### Input rows:
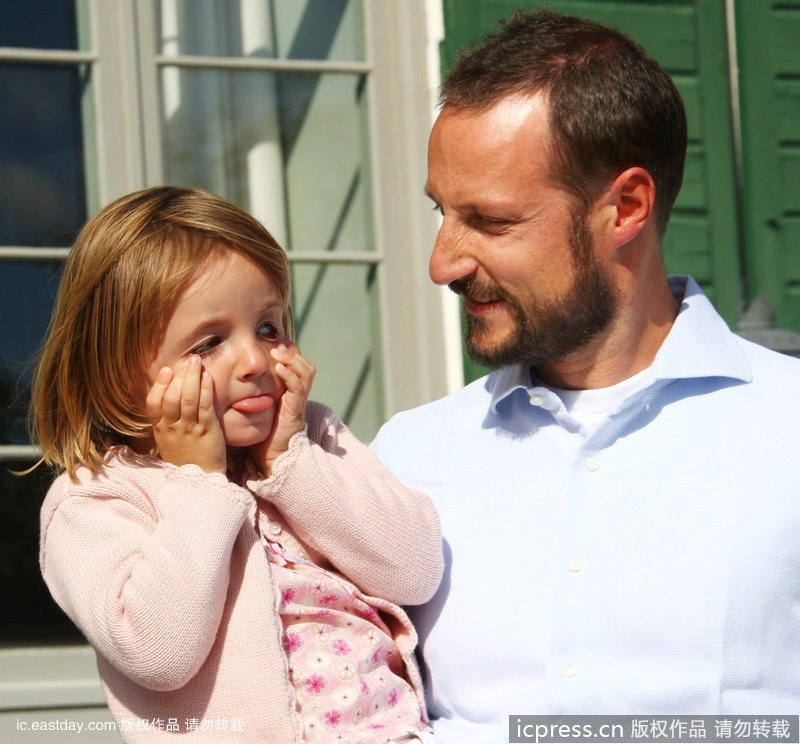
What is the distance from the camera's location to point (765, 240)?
3.87m

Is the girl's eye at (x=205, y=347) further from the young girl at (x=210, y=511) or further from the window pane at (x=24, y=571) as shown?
the window pane at (x=24, y=571)

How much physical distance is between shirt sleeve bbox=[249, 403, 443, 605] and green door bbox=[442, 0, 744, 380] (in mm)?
1908

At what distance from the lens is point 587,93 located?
232 centimetres

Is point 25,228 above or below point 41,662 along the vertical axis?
above

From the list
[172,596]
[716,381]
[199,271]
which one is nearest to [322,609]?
[172,596]

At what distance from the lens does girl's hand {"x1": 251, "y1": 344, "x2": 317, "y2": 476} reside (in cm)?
205

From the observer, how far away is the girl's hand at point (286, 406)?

### Exercise brief:
Give back all of the material above word for word, leaving out the picture.

### Solution to this task:
What is the distance from the camera's location to point (765, 240)?
3.87m

Is the girl's eye at (x=205, y=347) further from the young girl at (x=210, y=511) or further from the window pane at (x=24, y=571) as shown?
the window pane at (x=24, y=571)

How much physical distance is between shirt sleeve bbox=[249, 403, 443, 605] and green door bbox=[442, 0, 744, 380] (in mm)?
1908

At what distance from the lens is point 587,93 located?
232 centimetres

Is point 25,228 above or below point 41,662 along the vertical axis?
above

From the list
[172,596]
[716,381]
[199,271]
which one is nearest to [322,609]?
[172,596]

At what distance from the lens does girl's hand {"x1": 251, "y1": 344, "x2": 317, "y2": 476} reside (in cm)?
205

From the observer, how far away is the girl's hand at point (286, 406)?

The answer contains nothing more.